L’Allemagne affirme que DeepSeek envoie illégalement des données à la Chine et exhorte Apple et Google à examiner l’application

L’Allemagne affirme que DeepSeek envoie illégalement des données à la Chine et exhorte Apple et Google à examiner l’application
Utkarsh Roshan
30 juin 2025, 11:05 AM
  • Le transfert présumé par DeepSeek des données d’utilisateurs allemands vers la Chine est « illégal » en vertu des règles de protection des données de l’UE.
  • Les autorités ont demandé à Apple et à Google de procéder à un « examen en temps opportun » pour déterminer s’il fallait interdire l’application ou non.
  • La décision du commissaire de Berlin intensifie la surveillance en cours des opérations de DeepSeek en Europe.

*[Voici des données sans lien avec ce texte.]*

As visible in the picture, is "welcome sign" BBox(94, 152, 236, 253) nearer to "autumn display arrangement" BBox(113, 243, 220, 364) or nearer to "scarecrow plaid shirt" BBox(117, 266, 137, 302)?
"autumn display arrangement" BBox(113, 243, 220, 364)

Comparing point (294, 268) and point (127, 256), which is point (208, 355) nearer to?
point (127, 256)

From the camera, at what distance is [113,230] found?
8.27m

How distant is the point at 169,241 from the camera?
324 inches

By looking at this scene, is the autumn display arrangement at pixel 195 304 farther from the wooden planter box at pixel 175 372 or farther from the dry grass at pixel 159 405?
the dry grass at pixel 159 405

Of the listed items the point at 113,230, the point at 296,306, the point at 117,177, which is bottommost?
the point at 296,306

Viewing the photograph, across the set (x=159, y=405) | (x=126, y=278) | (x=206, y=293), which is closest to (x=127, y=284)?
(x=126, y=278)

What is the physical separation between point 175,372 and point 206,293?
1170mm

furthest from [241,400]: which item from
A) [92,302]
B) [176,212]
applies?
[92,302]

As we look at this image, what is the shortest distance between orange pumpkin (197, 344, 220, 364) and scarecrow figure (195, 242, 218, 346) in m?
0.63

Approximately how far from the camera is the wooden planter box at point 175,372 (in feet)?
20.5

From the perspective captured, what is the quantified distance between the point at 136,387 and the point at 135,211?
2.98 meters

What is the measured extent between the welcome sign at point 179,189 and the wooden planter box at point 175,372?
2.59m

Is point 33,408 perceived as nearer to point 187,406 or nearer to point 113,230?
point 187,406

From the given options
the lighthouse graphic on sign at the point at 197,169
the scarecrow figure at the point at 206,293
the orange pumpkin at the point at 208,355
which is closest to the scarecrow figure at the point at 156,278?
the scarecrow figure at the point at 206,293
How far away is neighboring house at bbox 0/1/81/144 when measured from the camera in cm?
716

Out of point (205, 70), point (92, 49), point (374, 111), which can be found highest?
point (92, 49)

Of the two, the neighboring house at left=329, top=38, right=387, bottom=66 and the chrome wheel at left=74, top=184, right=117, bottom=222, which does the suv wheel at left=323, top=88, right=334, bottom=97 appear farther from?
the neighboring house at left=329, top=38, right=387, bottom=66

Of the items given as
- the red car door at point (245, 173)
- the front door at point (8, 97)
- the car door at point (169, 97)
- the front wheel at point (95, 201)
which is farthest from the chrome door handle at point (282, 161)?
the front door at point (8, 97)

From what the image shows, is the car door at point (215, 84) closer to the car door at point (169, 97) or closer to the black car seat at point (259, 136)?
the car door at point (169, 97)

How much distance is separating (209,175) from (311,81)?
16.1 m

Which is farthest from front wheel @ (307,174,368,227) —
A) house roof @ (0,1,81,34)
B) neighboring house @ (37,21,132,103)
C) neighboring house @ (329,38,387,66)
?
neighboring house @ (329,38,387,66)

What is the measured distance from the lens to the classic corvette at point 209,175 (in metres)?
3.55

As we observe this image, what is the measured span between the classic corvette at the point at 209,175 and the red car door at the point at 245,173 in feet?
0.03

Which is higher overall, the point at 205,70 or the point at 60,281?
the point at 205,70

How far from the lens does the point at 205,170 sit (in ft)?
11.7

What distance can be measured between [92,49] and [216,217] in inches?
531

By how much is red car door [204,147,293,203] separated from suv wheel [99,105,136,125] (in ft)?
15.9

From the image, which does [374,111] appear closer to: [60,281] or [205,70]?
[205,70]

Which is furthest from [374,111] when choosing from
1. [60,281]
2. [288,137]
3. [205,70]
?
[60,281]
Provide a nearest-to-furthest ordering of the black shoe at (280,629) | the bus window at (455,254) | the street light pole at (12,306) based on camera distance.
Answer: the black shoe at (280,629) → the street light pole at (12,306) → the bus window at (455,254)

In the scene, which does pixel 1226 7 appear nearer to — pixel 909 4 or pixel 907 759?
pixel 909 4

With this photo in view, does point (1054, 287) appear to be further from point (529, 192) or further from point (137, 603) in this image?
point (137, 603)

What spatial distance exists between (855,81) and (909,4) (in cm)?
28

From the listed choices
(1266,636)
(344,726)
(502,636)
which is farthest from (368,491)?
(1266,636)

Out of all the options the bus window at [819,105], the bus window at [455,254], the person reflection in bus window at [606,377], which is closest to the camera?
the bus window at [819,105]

Un organisme allemand de surveillance de la protection des données a appelé les géants de la technologie Apple et Google à envisager de retirer l’application d’IA chinoise DeepSeek de leurs plateformes, alléguant que le service transfère illégalement les données des utilisateurs vers la Chine sans garanties adéquates.

Meike Kamp, commissaire à la protection des données de Berlin, a déclaré vendredi que les pratiques de traitement des données de DeepSeek étaient « illégales » en vertu du Règlement général sur la protection des données (RGPD) de l’Union européenne, et que son bureau avait demandé à Apple et Google d’initier un « examen en temps opportun » pour déterminer si l’application devait rester disponible dans leurs magasins respectifs.

« DeepSeek n’a pas été en mesure de démontrer de manière convaincante à mon autorité que les données des utilisateurs allemands sont protégées en Chine à un niveau équivalent à celui de l’Union européenne », a déclaré Kamp dans un communiqué, avertissant que les autorités chinoises possédaient des « droits d’accès étendus » aux données personnelles traitées par les entreprises sous leur juridiction.

DeepSeek, une entreprise chinoise d’IA qui a attiré l’attention pour avoir construit un grand modèle de langage utilisant des puces Nvidia moins avancées à une fraction du coût de ses concurrents, n’a pas répondu publiquement aux allégations.

Conformément à sa propre politique de confidentialité, DeepSeek stocke divers types de données personnelles, y compris les demandes des utilisateurs et les fichiers téléchargés, sur des serveurs situés en Chine.

La décision du commissaire de Berlin intensifie la surveillance en cours des opérations de DeepSeek en Europe.

L’application mondiale d’IA chatbot de l’entreprise a amassé des millions de téléchargements, soulevant des préoccupations réglementaires concernant le respect de la vie privée et les transferts de données transfrontaliers.

Une interdiction plus large de DeepSeek dans l’UE suivra-t-elle ?

En vertu des règles du RGPD, les entreprises ne peuvent pas transférer de données personnelles en dehors de l’UE à moins que le pays de destination n’assure un niveau de protection équivalent – une interdiction que la Chine ne respecte pas.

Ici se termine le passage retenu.